Each of these has numerous musical numbers, most often contributing to story points, mood, or character in an indirect way. It's doubtful that anyone would call Gosford Park a musical, but, when you think of it, Jeremy Northam (playing actor/songwriter Ivor Novello) sings a half-dozen Novello tunes. Maybe not enough to consider the film a musical, but still.

In addition, there was his 1996 documentary, Jazz '34, made as a companion piece to Kansas City and generally regarded as superior to its big brother.

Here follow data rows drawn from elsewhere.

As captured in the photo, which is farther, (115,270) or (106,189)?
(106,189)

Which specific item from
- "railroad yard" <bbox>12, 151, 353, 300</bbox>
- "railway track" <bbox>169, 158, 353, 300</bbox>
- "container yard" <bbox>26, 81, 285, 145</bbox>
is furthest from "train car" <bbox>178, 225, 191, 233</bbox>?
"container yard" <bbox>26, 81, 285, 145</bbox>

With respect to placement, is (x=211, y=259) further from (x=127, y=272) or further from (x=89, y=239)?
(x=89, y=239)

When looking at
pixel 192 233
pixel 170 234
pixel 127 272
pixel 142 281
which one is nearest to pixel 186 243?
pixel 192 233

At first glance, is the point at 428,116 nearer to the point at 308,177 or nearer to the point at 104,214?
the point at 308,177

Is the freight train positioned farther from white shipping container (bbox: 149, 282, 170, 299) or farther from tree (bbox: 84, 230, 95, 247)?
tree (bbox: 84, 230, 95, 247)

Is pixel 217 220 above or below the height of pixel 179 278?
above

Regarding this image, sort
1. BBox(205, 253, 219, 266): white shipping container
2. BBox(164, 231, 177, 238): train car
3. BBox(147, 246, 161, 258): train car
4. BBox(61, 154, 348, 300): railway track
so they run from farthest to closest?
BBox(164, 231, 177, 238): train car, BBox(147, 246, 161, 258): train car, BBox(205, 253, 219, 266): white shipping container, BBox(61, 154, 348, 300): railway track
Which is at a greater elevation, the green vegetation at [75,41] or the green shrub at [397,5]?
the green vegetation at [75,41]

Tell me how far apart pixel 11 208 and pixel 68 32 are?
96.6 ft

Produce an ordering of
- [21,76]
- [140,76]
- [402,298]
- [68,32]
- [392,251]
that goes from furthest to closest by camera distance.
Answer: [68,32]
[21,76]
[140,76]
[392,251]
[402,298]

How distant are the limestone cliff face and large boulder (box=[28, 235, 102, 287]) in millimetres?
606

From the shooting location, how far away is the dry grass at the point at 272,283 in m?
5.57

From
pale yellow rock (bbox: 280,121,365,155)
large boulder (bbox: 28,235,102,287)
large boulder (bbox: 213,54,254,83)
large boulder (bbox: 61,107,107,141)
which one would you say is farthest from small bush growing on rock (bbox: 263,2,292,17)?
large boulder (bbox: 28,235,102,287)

He even directed and cowrote the libretto for an opera - William Bolcom's version of the Frank Norris novel McTeague (also the source of Erich von Stroheim's Greed).

Most curiously, one of his earliest credits is for the screenplay of - I'm not making this up - Corn's-A-Poppin, a low-budget 1951 musical. (I don't suppose anyone has access to a copy of this?)

Has any other director working in features dealt centrally with music and musicians more frequently? None that I can think of.

A Prairie Home Companion is yet another. Presented as a supernatural backstage faux film noir comedy, it takes place primarily during the final broadcast of the fictional radio show around which Garrison Keillor's ironic radio show is built. It features more musical numbers than Nashville and Popeye combined. It's another of the director's loving tributes to music and the people who create it.